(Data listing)
────
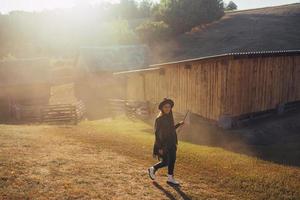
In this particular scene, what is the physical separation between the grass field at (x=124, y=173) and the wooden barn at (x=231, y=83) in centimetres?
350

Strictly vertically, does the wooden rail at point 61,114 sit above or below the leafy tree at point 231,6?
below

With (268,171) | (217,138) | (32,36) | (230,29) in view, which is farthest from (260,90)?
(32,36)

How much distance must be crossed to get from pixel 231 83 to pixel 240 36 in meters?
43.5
────
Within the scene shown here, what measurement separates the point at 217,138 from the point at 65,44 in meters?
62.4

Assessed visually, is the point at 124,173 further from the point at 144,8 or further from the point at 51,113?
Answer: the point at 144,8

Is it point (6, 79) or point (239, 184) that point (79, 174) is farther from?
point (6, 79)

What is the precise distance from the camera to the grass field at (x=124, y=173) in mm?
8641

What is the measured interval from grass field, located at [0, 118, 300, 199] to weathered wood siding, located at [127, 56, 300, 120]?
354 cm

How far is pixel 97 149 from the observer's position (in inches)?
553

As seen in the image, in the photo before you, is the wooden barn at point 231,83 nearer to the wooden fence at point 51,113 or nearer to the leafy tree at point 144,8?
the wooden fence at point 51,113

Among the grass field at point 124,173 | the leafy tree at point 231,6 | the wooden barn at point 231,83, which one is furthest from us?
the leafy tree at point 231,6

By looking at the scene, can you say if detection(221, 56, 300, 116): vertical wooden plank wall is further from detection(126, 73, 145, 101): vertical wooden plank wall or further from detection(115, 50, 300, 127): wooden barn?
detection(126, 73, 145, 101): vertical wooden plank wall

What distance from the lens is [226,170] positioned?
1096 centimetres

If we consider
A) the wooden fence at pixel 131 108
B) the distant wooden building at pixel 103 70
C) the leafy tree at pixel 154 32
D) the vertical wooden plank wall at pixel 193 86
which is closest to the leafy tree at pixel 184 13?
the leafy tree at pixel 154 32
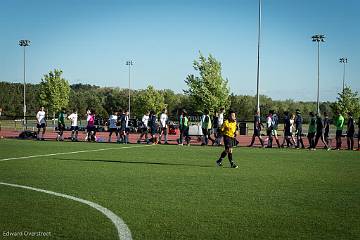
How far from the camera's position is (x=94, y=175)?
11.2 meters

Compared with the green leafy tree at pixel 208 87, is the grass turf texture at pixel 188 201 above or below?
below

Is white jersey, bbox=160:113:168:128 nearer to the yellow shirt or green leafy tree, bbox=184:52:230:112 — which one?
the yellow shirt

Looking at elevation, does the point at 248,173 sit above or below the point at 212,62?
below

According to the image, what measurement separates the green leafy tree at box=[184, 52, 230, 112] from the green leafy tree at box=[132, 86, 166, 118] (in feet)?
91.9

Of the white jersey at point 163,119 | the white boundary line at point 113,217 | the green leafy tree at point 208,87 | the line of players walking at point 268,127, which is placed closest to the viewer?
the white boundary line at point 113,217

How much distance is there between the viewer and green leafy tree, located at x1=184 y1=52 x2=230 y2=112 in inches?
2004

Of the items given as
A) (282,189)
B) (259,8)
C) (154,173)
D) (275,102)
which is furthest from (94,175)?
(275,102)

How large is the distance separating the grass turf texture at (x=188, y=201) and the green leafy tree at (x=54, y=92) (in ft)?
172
────
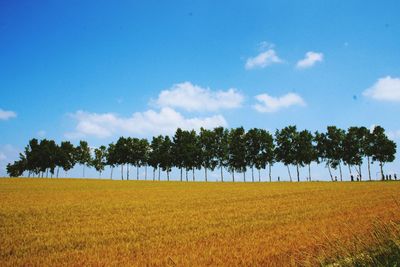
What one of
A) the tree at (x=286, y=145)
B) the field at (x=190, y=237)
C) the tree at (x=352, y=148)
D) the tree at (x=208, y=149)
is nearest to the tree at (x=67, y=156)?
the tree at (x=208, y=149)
────
:: Problem statement ::
Copy the entries from the line with "Is it point" to the line with "11.2 meters", replacing "lens" with "camera" and changing nothing else. Omit the pictures.

:: Exercise solution ::
Is it point (6, 79) or point (239, 184) that point (79, 174) is farther from?
point (6, 79)

What is the precise distance from the camera to the grass field at (x=124, y=173) in mm?
8641

What is the measured interval from grass field, located at [0, 118, 300, 199] to weathered wood siding, located at [127, 56, 300, 120]?
354 cm

How far is pixel 97 149 from the observer's position (in inches)?
553

As seen in the image, in the photo before you, is the wooden barn at point 231,83 nearer to the wooden fence at point 51,113 or nearer to the leafy tree at point 144,8?
the wooden fence at point 51,113

Among the grass field at point 124,173 | the leafy tree at point 231,6 | the wooden barn at point 231,83, which one is furthest from us?
the leafy tree at point 231,6

By looking at the scene, can you say if detection(221, 56, 300, 116): vertical wooden plank wall is further from detection(126, 73, 145, 101): vertical wooden plank wall or further from detection(115, 50, 300, 127): wooden barn?
detection(126, 73, 145, 101): vertical wooden plank wall

What distance from the camera is [226,170] positioned?
1096 centimetres

If we consider
A) the wooden fence at pixel 131 108
B) the distant wooden building at pixel 103 70
C) the leafy tree at pixel 154 32
D) the vertical wooden plank wall at pixel 193 86
which is closest to the leafy tree at pixel 184 13?
the leafy tree at pixel 154 32
How far from the camera's position is (x=94, y=175)?
11.2 meters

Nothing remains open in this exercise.